***** DOCUMENT *****
Lesson 1 begins now.

What is the Lean Model?

In a previous session, we outlined our vision for the future of musical theatre. A portion of that vision incorporates our years of incubating an accelerator in the technology startup world. By blending known practices and models from our 25+ years’ experience, we utilize tools and techniques from successful technology implementations to aid the entire musical development lifecycle. In this discussion, we highlight the “Lean Model” based on Eric Ries’ “Lean Startup Method.” (http://theleanstartup.com/)

The Lean Model sits on the shoulders of previous models and lends focus to the early stage through product launch and into sustained market adoption. The Lean Model poses an iterative process that rapidly prototypes software and hardware solutions to embrace users, test early and often, and refine the product based on the results of the testing and feedback.

What do startups and software have to do with musicals? Everything! Your story should be heard, embraced, and amplified. The Lean Model focuses on finding your “Product/Market Fit” which equates to finding the audience that connects with your story and involving them early in the development process. If you have a story that humanity needs, we will help find your “Story/Market Fit.”

MVM — Minimum Viable Musical

MVP = Most Valuable Player

NOPE

In our world MVP = Minimum Viable Product.

What does MVP mean and how does it relate to musical theatre?

At our THEatre Accelerator we incorporate lean startup key tenets.

  1. Fail early, fail fast.
  2. Find your Product/Market Fit. Get out of the office into the “community” early in your development process. That’s where the Minimum Viable Product (MVP) comes in.

If you are not embarrassed by the first version of your product, you’ve launched too late.

Reid Hoffman, founder of LinkedIn

At this point you may be shaking your head and saying that is stupid because you only get one shot to wow key Broadway producers and theatre owners. We agree. However, they are not your ticket-buying audience. Your MVP can simply be one song that you release on YouTube.

Here’s how Steve Blank describes the practice of lean start-ups in his Harvard Business Review article “Why the Lean Start-Up Changes Everything.”

Lean start-ups practice something called agile development, which originated in the software industry. Agile development works hand-in-hand with customer development. Unlike typical yearlong product development cycles that presuppose knowledge of customers’ problems and product needs, agile development eliminates wasted time and resources by developing the product iteratively and incrementally. It’s the process by which start-ups create the minimum viable products they test.
***** EXTRACTED RECORDS *****
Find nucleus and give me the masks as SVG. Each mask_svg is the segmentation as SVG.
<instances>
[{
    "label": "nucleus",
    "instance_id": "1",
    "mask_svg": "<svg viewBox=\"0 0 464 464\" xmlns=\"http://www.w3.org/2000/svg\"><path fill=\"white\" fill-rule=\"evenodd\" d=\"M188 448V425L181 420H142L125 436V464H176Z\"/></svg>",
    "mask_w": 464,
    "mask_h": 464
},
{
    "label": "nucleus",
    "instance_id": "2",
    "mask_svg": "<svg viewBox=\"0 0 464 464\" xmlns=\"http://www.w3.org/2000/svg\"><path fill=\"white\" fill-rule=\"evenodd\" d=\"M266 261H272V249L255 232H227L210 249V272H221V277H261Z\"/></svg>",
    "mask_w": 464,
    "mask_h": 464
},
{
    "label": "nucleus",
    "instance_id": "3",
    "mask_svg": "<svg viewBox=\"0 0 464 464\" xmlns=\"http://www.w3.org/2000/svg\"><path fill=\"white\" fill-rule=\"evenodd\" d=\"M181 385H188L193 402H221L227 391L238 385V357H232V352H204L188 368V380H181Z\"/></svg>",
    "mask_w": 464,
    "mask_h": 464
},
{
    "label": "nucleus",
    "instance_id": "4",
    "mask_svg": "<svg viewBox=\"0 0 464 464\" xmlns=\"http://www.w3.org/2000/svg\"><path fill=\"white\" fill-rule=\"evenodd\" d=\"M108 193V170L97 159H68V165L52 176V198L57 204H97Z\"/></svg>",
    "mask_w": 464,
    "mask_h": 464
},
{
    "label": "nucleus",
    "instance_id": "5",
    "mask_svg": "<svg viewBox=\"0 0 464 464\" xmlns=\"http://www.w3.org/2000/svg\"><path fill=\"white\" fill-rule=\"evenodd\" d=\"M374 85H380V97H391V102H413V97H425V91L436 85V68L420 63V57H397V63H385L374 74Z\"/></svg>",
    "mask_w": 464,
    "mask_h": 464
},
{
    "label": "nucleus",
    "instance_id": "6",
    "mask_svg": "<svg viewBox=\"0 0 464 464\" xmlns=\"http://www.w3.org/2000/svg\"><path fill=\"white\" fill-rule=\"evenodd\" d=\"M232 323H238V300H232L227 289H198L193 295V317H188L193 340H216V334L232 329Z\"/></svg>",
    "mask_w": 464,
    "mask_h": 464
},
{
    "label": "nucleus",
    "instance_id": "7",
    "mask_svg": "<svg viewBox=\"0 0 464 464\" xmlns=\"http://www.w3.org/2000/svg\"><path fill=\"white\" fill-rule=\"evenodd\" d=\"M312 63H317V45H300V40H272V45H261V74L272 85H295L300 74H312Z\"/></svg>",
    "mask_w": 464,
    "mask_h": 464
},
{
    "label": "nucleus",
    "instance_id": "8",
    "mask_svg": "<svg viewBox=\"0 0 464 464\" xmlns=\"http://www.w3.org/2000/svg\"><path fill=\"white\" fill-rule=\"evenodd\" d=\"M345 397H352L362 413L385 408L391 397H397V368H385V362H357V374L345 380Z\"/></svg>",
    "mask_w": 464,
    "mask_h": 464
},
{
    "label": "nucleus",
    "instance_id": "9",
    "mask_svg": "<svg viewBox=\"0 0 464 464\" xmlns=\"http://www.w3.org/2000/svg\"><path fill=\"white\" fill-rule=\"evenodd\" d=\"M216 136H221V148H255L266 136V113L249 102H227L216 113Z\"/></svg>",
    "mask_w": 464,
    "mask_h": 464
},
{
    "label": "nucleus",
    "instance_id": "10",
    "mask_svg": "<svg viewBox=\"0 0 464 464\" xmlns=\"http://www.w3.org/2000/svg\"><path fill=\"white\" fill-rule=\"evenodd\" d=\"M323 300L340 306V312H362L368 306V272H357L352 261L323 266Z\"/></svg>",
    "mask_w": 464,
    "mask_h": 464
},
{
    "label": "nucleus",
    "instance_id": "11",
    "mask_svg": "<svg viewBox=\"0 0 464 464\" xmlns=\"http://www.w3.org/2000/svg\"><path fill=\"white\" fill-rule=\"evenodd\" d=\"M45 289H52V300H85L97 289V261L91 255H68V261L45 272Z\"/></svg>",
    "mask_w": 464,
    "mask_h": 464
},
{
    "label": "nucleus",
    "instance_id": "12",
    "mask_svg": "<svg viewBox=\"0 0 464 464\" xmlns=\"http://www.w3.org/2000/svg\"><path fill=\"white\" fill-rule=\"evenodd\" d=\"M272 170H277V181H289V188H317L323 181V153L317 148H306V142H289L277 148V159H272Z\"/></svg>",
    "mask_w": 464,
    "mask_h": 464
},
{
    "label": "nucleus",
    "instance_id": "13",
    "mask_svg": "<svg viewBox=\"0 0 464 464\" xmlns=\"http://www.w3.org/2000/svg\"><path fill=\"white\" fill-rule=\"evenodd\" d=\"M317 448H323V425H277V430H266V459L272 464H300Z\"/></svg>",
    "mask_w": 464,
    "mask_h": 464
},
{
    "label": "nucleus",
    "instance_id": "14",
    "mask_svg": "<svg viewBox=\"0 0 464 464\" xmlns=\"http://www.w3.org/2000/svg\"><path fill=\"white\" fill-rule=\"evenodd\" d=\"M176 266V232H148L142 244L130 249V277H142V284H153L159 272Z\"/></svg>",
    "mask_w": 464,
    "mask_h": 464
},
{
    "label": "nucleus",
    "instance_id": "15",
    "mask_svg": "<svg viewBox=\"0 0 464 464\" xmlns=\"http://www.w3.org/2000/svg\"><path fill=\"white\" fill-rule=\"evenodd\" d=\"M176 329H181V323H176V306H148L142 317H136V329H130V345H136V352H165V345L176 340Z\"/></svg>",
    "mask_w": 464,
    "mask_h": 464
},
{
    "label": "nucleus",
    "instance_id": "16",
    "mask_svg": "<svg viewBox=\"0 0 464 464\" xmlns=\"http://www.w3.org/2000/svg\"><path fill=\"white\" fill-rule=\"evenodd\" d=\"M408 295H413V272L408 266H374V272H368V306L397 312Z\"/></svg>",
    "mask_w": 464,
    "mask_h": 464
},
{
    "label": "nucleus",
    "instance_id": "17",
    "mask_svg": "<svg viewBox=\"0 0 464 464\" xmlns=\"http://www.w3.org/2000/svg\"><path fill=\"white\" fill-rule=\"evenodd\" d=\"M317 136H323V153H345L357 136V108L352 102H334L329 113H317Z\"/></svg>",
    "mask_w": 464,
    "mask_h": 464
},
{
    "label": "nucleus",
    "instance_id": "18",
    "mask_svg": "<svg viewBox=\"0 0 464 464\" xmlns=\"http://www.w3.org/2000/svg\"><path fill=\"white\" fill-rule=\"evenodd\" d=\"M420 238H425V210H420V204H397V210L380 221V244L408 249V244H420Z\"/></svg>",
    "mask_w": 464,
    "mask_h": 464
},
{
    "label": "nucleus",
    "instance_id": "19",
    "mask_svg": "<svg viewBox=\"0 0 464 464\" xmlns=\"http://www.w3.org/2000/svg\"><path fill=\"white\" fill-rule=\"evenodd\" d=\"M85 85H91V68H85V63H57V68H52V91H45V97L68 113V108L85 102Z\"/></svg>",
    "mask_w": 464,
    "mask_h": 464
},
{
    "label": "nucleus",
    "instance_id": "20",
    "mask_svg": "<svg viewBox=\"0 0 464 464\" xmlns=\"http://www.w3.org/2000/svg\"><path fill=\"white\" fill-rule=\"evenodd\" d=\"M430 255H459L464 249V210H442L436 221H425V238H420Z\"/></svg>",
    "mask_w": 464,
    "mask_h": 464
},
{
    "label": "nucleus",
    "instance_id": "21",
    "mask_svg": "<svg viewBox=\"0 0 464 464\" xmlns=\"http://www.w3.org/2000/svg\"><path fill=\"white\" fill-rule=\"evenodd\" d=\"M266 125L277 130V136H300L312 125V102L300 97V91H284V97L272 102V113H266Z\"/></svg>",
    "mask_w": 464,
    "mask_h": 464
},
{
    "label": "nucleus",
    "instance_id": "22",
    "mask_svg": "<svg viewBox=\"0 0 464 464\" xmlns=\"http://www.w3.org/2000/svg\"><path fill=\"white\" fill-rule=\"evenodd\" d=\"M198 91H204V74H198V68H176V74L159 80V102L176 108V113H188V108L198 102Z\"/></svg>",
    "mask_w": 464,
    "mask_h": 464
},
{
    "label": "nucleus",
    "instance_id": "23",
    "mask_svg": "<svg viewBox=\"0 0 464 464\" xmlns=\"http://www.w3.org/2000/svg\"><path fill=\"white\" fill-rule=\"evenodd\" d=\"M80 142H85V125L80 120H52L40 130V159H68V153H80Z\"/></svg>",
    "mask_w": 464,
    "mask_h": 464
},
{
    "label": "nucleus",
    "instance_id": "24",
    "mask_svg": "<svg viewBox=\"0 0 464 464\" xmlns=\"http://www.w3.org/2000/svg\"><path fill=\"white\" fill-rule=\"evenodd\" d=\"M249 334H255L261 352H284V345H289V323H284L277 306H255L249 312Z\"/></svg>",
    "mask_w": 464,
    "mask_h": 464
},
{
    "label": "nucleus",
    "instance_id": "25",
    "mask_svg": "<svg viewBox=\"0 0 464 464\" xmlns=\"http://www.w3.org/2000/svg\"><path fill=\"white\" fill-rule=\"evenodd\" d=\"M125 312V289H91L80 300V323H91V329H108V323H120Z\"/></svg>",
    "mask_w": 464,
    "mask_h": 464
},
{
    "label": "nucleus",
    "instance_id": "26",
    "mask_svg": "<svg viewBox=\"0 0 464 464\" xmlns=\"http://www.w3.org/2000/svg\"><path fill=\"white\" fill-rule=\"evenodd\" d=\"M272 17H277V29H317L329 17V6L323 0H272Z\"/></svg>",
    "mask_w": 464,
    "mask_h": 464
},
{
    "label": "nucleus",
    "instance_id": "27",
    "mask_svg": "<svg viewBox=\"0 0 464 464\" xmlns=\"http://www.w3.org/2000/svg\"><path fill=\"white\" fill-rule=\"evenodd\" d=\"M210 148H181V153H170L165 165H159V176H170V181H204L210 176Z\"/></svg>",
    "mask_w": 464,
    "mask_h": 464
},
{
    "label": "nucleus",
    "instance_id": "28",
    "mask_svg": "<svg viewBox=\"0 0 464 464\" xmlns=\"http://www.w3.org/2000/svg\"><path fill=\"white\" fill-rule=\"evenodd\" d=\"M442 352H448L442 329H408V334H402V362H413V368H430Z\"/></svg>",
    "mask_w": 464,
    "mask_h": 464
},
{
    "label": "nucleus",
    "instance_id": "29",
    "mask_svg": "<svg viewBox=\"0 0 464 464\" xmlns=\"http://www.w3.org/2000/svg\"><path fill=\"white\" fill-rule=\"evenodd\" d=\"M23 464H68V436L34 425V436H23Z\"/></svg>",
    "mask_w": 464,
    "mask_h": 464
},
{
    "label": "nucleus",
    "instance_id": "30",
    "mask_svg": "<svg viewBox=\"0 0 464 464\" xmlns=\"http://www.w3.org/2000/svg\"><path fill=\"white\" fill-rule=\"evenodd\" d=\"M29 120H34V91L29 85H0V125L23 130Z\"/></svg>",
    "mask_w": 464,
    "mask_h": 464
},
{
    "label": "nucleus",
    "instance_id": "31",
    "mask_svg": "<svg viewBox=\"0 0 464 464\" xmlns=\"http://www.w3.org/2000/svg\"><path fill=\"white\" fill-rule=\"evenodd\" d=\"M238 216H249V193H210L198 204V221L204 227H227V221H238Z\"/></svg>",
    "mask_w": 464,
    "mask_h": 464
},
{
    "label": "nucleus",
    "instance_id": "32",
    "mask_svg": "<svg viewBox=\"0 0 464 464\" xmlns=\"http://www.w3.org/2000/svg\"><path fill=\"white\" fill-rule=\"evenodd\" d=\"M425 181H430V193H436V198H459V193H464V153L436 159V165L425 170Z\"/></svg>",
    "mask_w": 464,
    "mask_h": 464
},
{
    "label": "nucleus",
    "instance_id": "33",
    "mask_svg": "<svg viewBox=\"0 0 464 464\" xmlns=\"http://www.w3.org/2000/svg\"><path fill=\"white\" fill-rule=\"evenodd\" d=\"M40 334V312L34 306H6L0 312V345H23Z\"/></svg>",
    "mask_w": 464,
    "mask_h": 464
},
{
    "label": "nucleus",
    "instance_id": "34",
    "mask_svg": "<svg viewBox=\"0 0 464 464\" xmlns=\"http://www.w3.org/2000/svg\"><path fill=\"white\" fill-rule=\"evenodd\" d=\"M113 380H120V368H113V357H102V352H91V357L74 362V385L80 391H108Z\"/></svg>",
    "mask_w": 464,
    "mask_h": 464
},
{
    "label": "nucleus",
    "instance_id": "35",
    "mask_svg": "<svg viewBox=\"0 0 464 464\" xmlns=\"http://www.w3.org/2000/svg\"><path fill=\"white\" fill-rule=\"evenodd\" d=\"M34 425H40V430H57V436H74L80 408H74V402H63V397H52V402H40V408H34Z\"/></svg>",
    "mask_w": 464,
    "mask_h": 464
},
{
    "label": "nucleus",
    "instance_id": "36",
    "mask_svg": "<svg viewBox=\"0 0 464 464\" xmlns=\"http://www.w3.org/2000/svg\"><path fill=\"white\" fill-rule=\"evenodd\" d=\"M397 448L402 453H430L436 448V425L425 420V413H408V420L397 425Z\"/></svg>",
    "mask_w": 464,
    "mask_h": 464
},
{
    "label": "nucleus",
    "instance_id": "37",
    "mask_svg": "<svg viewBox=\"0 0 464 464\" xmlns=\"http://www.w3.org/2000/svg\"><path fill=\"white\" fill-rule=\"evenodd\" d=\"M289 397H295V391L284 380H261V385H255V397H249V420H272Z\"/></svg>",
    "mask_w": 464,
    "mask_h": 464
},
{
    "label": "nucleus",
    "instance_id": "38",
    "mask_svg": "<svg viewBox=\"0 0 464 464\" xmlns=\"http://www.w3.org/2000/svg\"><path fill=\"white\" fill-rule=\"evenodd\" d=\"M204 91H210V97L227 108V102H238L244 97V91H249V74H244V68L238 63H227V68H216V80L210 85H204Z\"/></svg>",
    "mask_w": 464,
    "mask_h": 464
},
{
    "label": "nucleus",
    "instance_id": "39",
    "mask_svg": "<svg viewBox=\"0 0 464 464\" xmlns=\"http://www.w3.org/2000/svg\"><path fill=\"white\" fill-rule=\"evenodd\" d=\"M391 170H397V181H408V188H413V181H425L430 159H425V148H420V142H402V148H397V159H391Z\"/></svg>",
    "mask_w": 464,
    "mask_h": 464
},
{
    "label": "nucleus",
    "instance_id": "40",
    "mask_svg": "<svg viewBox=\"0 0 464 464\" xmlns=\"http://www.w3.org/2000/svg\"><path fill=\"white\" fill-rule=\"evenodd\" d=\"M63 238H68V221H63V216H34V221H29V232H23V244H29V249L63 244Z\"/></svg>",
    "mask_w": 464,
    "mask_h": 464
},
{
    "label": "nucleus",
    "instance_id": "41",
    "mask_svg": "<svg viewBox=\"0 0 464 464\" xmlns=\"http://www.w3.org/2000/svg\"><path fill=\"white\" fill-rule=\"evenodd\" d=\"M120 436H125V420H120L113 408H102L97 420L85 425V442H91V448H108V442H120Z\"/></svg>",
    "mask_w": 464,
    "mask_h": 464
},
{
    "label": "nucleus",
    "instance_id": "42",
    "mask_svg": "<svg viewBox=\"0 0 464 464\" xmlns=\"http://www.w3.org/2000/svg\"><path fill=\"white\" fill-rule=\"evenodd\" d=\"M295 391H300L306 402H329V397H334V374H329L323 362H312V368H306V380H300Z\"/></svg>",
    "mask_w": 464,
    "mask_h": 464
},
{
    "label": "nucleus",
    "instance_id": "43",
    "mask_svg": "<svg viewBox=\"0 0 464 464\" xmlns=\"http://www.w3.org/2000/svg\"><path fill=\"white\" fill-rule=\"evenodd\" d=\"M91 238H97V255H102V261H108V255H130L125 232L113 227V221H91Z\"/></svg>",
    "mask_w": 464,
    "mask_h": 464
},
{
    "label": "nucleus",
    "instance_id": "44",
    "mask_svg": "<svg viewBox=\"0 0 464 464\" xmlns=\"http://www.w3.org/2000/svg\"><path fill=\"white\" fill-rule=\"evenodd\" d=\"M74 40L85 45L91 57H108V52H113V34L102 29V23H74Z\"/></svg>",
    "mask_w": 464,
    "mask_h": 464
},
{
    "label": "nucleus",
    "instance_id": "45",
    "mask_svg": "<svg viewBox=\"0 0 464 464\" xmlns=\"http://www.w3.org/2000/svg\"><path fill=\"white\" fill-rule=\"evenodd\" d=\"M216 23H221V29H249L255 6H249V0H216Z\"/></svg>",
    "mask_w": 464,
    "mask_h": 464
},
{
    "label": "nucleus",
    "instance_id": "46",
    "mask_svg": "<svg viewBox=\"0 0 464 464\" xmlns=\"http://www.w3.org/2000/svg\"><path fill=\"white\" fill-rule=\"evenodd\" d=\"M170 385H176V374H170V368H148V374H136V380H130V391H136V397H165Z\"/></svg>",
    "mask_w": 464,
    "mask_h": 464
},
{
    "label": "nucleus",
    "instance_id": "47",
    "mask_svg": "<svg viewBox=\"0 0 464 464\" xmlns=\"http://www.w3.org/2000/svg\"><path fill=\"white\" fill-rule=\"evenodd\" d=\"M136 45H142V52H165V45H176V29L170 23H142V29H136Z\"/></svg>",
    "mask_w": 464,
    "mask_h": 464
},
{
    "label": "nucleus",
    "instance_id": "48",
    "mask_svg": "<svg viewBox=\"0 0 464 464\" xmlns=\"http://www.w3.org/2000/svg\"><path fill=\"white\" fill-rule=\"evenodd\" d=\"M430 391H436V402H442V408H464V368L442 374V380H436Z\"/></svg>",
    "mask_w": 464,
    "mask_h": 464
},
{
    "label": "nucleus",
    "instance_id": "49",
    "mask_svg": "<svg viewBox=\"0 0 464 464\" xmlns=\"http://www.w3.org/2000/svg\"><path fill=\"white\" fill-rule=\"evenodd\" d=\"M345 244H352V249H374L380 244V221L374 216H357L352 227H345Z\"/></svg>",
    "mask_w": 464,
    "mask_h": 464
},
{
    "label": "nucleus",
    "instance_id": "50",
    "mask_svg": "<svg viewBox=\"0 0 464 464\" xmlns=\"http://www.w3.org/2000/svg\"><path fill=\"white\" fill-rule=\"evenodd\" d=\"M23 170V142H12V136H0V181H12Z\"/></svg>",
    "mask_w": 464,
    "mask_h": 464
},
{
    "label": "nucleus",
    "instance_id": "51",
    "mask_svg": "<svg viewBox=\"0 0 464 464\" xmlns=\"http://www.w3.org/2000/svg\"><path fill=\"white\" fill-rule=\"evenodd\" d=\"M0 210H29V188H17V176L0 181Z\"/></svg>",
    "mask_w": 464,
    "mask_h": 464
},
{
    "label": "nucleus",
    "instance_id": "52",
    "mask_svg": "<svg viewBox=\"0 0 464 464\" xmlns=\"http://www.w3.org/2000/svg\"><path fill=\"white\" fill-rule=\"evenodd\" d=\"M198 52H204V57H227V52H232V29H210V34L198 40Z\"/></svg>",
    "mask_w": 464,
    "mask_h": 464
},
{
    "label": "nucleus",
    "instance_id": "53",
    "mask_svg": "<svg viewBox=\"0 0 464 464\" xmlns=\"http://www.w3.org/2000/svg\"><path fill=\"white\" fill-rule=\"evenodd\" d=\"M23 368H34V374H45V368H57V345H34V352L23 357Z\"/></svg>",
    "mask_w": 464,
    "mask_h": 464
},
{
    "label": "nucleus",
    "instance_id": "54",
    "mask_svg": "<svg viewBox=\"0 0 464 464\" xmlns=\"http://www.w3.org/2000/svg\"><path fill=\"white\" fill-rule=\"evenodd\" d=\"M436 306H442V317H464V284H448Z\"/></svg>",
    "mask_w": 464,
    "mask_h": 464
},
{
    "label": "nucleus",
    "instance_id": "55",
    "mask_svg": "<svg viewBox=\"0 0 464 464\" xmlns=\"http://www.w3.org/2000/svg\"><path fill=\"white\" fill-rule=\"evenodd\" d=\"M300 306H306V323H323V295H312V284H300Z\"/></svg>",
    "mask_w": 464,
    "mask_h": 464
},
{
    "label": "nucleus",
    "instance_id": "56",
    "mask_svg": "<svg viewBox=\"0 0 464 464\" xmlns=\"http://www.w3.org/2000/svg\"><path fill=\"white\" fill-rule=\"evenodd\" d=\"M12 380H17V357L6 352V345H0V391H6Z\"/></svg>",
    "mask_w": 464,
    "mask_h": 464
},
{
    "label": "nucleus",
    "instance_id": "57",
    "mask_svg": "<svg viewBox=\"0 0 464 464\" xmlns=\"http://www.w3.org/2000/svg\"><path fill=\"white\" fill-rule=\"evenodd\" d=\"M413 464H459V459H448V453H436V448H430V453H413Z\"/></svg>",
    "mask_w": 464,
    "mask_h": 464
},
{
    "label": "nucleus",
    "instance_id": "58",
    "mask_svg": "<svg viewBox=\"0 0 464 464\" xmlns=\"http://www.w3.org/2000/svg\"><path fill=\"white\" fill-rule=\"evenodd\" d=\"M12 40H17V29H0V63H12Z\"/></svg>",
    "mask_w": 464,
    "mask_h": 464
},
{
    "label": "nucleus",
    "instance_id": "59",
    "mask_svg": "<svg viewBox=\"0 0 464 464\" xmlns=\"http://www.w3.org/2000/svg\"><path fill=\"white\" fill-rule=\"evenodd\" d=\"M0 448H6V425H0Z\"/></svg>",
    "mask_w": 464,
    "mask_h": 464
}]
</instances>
*****
*TO DO*
Carry on the lesson about the Lean Model for musical theatre, starting right after its last sentence.

*SOLVED EXERCISE*
And here’s what he writes about plans.

  1. Business plans rarely survive first contact with customers. As the boxer Mike Tyson once said about his opponents’ prefight strategies: “Everybody has a plan until they get punched in the mouth.”
  2. No one besides venture capitalists and the late Soviet Union requires five-year plans to forecast complete unknowns. These plans are generally fiction, and dreaming them up is almost always a waste of time.
  3. Start-ups are not smaller versions of large companies. They do not unfold in accordance with master plans. The ones that ultimately succeed go quickly from failure to failure, all the while adapting, iterating on, and improving their initial ideas as they continually learn from customers.

How does this relate to musical theatre?

In musical theatre, think of your Minimum Viable Product as your Minimum Viable Musical.

MVM = Minimum Viable Musical

Just like startups, you begin with your story. That’s your hypothesis. Your drafts are your MVP or your MVM that you can share with colleagues, audiences, mentors. Also like startups, you move quickly from draft to draft, improving and refining.

The THEatre ACCELERATOR considers each project a startup and artistic creators entrepreneurs. We aim to create a healthy eco-system where projects/startups and artistic creators/entrepreneurs will thrive. The Silicon Valley of musical theatre.

The traditional development process on Broadway tends to follow a linear path. In the early stages, a wealth of amazing resources exist to aid the story development process. Many amazing organizations support authors incredibly well, for example NAMT, Goodpseed, Theatreworks, ASCAP, Disney, BMI, NYU.

We support and applaud the work done by these organizations. In fact, we cannot succeed without these and many other organizations. They help you discover your MVM. We step in once you have your story and are ready to branch out to embrace and build the community for your story. The first read-through of your story should not be a New York City reading. Typically these quickly morph into a backer’s audition. (No pressure there!)

The THEatre ACCELERATOR aims to enhance the story development process once you have a clear hypothesis.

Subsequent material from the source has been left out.